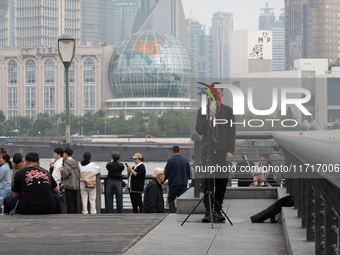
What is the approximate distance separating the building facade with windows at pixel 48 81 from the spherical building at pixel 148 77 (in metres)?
3.20

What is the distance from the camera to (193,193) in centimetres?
1170

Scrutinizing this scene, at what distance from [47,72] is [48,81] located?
2.18 metres

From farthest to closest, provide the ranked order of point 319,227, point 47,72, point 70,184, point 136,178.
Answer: point 47,72
point 136,178
point 70,184
point 319,227

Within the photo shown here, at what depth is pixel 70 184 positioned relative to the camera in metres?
14.4

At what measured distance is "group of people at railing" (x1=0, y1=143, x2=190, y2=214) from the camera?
1056 centimetres

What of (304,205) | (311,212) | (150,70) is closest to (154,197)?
(304,205)

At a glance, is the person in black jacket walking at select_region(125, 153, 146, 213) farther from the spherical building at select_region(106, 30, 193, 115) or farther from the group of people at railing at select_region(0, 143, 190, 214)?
the spherical building at select_region(106, 30, 193, 115)

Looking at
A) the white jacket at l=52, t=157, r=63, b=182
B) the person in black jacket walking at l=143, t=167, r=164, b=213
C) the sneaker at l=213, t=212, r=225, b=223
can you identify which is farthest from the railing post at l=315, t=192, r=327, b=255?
the white jacket at l=52, t=157, r=63, b=182

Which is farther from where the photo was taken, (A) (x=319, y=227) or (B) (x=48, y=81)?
(B) (x=48, y=81)

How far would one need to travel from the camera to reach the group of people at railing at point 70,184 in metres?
10.6

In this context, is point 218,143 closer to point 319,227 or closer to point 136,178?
point 319,227

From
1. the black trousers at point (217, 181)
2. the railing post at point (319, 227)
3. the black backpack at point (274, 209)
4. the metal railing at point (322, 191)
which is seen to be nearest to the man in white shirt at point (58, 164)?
the black trousers at point (217, 181)

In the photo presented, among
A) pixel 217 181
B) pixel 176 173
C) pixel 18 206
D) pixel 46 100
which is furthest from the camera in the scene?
pixel 46 100

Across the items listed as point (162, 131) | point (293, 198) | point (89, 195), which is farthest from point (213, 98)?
point (162, 131)
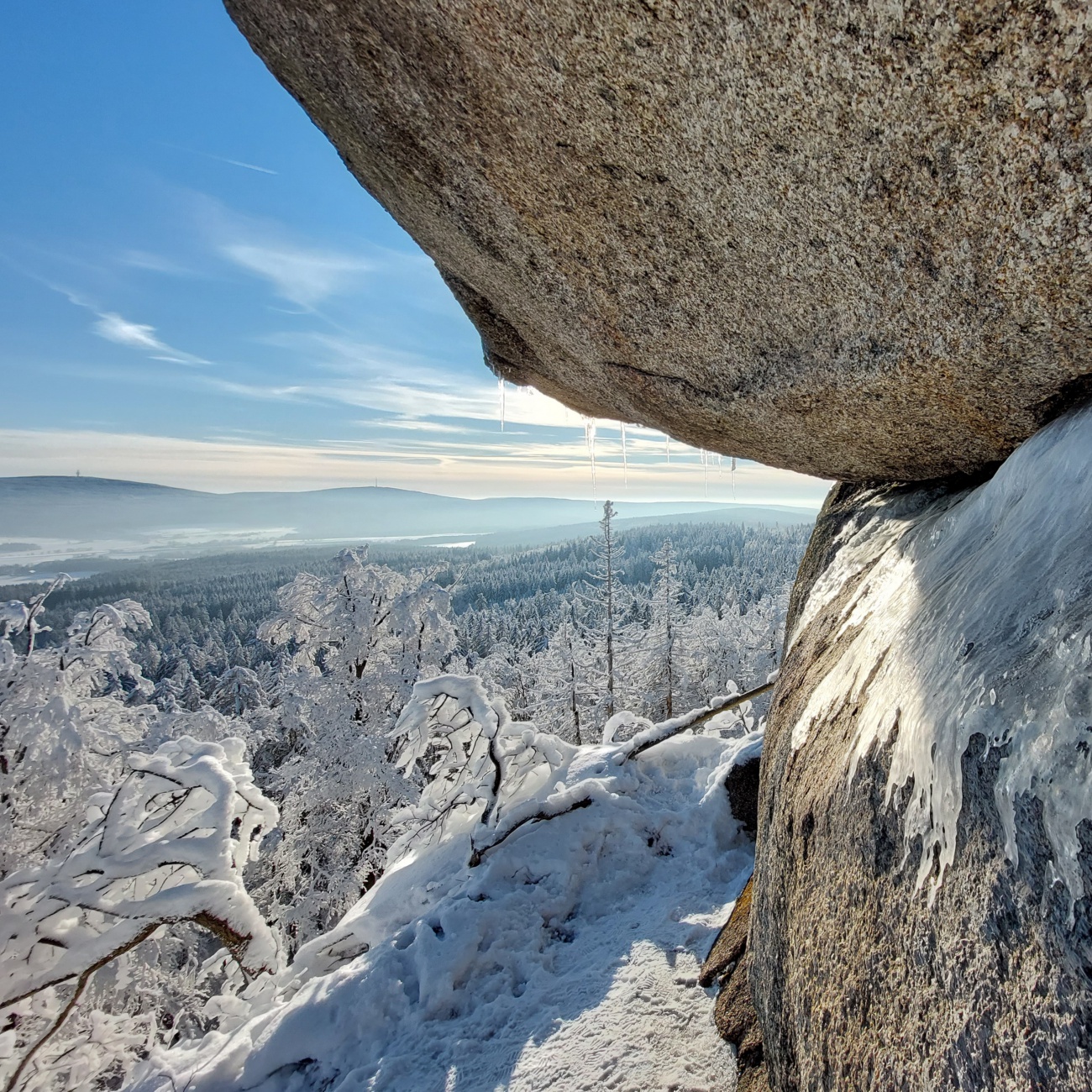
*-*-*
Rewrite all the records above, substituting "fence post" for every occurrence of "railing post" and leaving everything else unchanged. Omit the pictures.

What is the approximate distance separating the building facade with windows at pixel 48 81 from the spherical building at pixel 148 77 (in metres)?
3.20

What is the distance from the camera to (193,193) in centimetres?
1170

Scrutinizing this scene, at what distance from [47,72] is [48,81] located?
2.18 metres

From farthest to closest, provide the ranked order of point 319,227, point 47,72, point 70,184, point 136,178.
Answer: point 47,72
point 136,178
point 70,184
point 319,227

Within the photo shown here, at what depth is pixel 70 184 positioned relative to the camera in metres?
14.4

At what measured distance is "group of people at railing" (x1=0, y1=143, x2=190, y2=214) from the camera?
1056 centimetres

What of (304,205) | (311,212) | (150,70) is closest to (154,197)?
(304,205)

At a glance, is the person in black jacket walking at select_region(125, 153, 146, 213) farther from the spherical building at select_region(106, 30, 193, 115) or farther from the group of people at railing at select_region(0, 143, 190, 214)?
the spherical building at select_region(106, 30, 193, 115)

Looking at
A) the white jacket at l=52, t=157, r=63, b=182
B) the person in black jacket walking at l=143, t=167, r=164, b=213
C) the sneaker at l=213, t=212, r=225, b=223
can you identify which is farthest from the fence post at l=315, t=192, r=327, b=255?
the white jacket at l=52, t=157, r=63, b=182

Which is farther from where the photo was taken, (A) (x=319, y=227) or (B) (x=48, y=81)?
(B) (x=48, y=81)

How far would one need to travel from the camera to reach the group of people at railing at point 70,184 in metres?
10.6

In this context, is point 218,143 closer to point 319,227 or closer to point 136,178?
point 319,227

From
1. the black trousers at point (217, 181)
2. the fence post at point (319, 227)
3. the black backpack at point (274, 209)
4. the metal railing at point (322, 191)
which is seen to be nearest to the man in white shirt at point (58, 164)?
the black trousers at point (217, 181)

In the photo presented, among
A) pixel 217 181
B) pixel 176 173
C) pixel 18 206
D) pixel 46 100
which is furthest from the camera in the scene?
pixel 46 100

Across the items listed as point (162, 131) | point (293, 198) | point (89, 195), which is farthest from point (213, 98)?
point (162, 131)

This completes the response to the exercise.